# CHALLENGE:
Rewrite the listing below so that every "dark wall" becomes "gray wall", and leave all other text unchanged.

# RECORDS SHOWN:
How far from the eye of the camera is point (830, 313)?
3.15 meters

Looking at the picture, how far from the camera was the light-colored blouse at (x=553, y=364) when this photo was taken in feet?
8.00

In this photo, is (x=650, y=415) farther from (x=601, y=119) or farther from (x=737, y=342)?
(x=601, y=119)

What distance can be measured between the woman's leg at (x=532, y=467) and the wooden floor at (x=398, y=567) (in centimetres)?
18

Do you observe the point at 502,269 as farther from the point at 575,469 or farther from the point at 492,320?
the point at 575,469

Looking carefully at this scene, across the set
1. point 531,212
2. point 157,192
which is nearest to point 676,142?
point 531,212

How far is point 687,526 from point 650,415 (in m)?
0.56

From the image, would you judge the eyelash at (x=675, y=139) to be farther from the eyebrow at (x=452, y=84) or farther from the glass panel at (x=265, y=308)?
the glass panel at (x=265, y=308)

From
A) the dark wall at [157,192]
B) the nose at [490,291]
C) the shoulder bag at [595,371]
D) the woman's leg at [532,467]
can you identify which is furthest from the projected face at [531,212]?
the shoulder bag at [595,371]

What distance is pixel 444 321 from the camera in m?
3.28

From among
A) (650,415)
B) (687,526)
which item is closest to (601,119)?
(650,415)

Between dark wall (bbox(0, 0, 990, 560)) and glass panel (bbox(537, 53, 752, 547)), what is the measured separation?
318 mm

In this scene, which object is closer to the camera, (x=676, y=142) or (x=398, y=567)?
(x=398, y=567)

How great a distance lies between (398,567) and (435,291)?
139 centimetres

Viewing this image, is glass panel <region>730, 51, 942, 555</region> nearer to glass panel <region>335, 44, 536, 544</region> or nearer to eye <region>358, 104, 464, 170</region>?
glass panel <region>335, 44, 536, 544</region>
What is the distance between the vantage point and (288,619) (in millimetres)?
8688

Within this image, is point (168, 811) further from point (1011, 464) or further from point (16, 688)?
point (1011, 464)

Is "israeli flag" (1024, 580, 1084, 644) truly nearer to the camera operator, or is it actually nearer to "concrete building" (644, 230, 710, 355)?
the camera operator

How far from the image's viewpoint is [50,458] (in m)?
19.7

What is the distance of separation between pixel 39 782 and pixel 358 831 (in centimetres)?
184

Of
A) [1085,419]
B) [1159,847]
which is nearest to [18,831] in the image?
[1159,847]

# THE COMPLETED TASK:
How far from the eye of the camera is point (830, 313)?
3.15 meters

Looking at the picture, how far from the camera was the light-colored blouse at (x=553, y=364) when this photo was taken in feet?
8.00

In this photo, is (x=650, y=415) farther from (x=601, y=119) or farther from (x=737, y=342)?
(x=601, y=119)

What distance can be measured between the woman's leg at (x=532, y=467) and the wooden floor at (x=398, y=567) (in centimetres)?
18

Do you observe the point at 502,269 as farther from the point at 575,469 or farther from the point at 492,320?
the point at 575,469

Looking carefully at this scene, across the set
1. point 531,212
2. point 157,192
which is nearest to point 676,142?
point 531,212

How far is point 687,526 from point 650,415 (in m)?
0.56

From the image, would you judge the eyelash at (x=675, y=139) to be farther from the eyebrow at (x=452, y=84) or farther from the glass panel at (x=265, y=308)?
the glass panel at (x=265, y=308)

From
A) the gray wall at [157,192]
B) the nose at [490,291]
C) the shoulder bag at [595,371]
D) the woman's leg at [532,467]
can you identify which is furthest from the projected face at [531,212]?
the shoulder bag at [595,371]

What distance is pixel 444 321 from the camera in m?
3.28

From among
A) (650,415)
B) (687,526)
which item is closest to (601,119)?
(650,415)

Between gray wall (bbox(0, 0, 990, 560)) and glass panel (bbox(537, 53, 752, 547)), what is the measured separation?
318 mm

In this scene, which object is closer to the camera, (x=676, y=142) or (x=398, y=567)?
(x=398, y=567)

How great a distance lies between (398,567) and (435,291)?
139 centimetres

Viewing this image, is glass panel <region>730, 51, 942, 555</region> nearer to glass panel <region>335, 44, 536, 544</region> or nearer to eye <region>358, 104, 464, 170</region>?
glass panel <region>335, 44, 536, 544</region>
What is the distance between the vantage point and (288,619) (in millimetres)?
8688

Within this image, is point (168, 811) further from point (1011, 464) or further from point (16, 688)?
point (1011, 464)

Is "israeli flag" (1024, 580, 1084, 644) truly nearer to the camera operator, or is it actually nearer to "concrete building" (644, 230, 710, 355)?
the camera operator

How far from the image's viewpoint is [50,458] (in m)?
19.7

What is the distance of separation between pixel 39 782 and pixel 358 831 (in centimetres)?
184

Of
A) [1085,419]
B) [1159,847]
which is nearest to [18,831] in the image?
[1159,847]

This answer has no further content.